Claude 3.0 requires use of the Messages API. When I send a request to any of the Claude 3 models using our existing AI Gateway logic, I get this error:
{'type': 'invalid_request_error', 'message': '\"claude-3-sonnet-20240229\" is not supported on this API. Please use the Messages API instead.'}
We have an existing issue for upgrading the AI Gateway to use the Anthropic Messages API but today we still use the Text completions API. So, this seems like the move to Claude 3 will require more work than the Claude 2.0 -> 2.1 upgrade.

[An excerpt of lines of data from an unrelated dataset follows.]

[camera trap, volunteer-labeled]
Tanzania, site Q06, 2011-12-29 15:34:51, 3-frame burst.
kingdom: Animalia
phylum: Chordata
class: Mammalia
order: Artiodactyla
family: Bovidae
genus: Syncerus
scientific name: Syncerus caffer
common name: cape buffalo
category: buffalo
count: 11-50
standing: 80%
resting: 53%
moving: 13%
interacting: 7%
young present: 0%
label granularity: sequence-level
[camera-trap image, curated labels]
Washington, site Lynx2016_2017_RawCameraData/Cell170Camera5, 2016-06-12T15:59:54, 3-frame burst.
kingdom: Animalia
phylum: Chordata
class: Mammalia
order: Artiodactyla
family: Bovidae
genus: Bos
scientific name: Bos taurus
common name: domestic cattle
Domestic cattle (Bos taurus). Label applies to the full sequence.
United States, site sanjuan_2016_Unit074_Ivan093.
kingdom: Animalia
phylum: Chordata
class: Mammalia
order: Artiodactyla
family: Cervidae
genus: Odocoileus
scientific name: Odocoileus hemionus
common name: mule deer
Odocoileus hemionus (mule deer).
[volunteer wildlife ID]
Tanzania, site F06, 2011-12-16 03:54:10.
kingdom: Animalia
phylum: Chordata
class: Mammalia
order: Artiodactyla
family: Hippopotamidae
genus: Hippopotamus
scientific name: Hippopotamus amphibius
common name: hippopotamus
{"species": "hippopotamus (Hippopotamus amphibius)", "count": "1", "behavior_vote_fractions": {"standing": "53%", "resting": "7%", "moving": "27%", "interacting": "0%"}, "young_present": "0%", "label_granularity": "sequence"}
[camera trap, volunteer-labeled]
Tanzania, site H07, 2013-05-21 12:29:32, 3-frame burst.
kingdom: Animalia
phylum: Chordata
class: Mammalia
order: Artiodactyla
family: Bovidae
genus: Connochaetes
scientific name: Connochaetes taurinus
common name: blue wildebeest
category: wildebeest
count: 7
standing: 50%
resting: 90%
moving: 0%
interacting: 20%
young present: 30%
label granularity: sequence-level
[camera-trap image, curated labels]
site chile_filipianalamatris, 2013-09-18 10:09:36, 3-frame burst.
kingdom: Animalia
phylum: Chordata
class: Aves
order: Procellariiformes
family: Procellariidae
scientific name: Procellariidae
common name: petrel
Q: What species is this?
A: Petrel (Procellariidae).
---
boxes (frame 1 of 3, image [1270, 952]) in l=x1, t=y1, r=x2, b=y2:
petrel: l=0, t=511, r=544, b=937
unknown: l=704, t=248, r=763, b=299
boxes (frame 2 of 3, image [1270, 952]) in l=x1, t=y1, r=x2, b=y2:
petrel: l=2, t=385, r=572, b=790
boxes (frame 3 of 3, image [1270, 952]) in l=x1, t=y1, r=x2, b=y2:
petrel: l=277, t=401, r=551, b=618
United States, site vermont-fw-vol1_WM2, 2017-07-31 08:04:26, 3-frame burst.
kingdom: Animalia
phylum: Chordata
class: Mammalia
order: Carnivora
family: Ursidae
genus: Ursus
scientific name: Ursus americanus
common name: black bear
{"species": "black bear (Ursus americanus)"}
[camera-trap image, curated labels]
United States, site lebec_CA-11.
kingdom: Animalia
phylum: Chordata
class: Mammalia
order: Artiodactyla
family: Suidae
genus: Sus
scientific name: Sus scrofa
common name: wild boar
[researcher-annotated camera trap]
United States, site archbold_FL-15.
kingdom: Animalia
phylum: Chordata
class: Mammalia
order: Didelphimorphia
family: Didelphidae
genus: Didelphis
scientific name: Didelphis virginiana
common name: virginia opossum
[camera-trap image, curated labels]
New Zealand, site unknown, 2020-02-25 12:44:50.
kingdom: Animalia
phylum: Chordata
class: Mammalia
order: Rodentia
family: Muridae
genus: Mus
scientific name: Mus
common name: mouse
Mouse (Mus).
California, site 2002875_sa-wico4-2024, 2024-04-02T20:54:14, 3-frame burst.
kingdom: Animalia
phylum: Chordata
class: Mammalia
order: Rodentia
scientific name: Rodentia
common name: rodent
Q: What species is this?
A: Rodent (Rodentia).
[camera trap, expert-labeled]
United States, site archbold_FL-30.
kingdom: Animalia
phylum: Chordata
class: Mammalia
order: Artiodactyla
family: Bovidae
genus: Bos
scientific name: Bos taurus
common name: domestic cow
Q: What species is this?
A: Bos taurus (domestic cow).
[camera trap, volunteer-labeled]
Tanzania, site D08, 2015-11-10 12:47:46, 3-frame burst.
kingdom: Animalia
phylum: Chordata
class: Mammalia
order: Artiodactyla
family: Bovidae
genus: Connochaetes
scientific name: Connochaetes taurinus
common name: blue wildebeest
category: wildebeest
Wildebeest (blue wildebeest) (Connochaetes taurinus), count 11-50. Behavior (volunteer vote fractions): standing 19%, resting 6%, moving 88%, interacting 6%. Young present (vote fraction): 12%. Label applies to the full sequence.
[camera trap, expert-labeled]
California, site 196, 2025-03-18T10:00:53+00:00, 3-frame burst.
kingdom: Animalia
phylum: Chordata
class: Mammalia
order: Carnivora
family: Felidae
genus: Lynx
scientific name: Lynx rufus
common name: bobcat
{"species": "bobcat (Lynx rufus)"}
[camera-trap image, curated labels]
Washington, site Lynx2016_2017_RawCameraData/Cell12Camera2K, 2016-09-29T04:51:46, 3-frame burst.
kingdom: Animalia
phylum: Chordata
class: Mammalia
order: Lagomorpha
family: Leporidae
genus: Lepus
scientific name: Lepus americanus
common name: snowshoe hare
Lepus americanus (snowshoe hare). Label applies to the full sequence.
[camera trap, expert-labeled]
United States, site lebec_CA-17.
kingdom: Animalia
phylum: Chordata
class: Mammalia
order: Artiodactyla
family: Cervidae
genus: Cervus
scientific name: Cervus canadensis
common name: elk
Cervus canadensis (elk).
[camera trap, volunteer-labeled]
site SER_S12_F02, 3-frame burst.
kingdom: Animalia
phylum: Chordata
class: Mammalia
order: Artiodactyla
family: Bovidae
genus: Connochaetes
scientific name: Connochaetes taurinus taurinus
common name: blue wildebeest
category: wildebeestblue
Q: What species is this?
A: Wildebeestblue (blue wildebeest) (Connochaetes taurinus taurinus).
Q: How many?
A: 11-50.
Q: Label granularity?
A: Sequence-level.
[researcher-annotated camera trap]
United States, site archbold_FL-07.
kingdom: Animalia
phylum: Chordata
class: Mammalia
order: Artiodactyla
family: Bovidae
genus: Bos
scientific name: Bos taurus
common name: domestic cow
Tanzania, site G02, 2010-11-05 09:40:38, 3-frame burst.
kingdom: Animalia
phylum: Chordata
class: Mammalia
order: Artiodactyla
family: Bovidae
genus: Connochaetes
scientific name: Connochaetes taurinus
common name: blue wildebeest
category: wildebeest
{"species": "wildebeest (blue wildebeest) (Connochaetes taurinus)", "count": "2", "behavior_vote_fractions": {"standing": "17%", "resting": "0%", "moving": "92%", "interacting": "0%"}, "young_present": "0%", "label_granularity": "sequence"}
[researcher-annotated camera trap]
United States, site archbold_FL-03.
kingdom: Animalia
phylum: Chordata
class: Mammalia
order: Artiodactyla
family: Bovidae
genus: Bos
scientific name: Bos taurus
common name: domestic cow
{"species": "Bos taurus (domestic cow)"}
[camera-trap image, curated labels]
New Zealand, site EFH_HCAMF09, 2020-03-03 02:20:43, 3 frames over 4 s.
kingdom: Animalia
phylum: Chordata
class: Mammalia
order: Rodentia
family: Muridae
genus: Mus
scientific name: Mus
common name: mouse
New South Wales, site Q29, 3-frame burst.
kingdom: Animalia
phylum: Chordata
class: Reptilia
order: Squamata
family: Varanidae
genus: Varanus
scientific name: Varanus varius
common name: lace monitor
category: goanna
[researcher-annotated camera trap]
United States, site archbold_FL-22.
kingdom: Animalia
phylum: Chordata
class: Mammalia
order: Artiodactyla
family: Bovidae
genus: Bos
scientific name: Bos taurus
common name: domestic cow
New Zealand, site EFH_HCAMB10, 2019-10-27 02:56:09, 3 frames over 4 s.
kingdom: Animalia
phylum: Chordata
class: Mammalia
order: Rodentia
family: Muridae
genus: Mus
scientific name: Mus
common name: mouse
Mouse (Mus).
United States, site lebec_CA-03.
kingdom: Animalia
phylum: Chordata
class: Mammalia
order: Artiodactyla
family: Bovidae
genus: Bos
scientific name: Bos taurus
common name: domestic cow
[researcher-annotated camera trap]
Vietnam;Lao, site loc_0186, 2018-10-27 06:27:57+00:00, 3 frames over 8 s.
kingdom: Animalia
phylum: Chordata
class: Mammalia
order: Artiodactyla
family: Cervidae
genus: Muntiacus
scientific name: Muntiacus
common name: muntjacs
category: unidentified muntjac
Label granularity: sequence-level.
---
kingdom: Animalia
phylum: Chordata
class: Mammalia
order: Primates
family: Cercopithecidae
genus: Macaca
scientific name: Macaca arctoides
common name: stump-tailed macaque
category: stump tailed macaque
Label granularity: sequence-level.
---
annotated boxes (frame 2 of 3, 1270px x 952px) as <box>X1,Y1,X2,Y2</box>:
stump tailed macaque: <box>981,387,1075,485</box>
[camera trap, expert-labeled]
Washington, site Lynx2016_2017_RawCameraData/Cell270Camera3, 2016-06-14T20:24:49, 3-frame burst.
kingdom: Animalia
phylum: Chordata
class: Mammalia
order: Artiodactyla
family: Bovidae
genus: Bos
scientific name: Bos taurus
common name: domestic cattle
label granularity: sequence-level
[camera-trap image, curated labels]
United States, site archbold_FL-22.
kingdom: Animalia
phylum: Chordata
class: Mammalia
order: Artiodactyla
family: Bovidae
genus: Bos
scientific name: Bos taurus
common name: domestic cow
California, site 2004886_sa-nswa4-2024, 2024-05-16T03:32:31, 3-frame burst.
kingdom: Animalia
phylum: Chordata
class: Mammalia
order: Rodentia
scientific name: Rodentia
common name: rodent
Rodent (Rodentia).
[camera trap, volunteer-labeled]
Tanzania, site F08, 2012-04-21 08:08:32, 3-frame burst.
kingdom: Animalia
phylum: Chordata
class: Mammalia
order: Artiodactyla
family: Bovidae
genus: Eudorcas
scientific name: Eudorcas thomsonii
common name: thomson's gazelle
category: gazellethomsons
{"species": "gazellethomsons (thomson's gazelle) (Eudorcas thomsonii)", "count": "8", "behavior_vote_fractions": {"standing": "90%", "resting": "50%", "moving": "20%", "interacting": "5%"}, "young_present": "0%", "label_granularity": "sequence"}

I will dig a bit more and report back on how much work it appears to be. The migrations guide makes it sound pretty straightforward but I am not sure what mechanisms we have in the AI Gateway for making changes
Confirmed via Anthropic docs that we need to use messages API:
Our latest and most powerful Claude 3 models (Haiku, Sonnet, and Opus) can only be called via the Messages API. By upgrading, you'll be able to take advantage of their enhanced performance and capabilities.
Once this MR is merged, the next step would be to update the monolith to, behind a feature flag, send the Claude 3 model name as a header (similar to what we did for Claude 2.1) so that we could opt specific users into Claude 3 for local testing. We should also work with Model Validation to see how we could run the full prompt library test suite for Claude 3 to compare stats.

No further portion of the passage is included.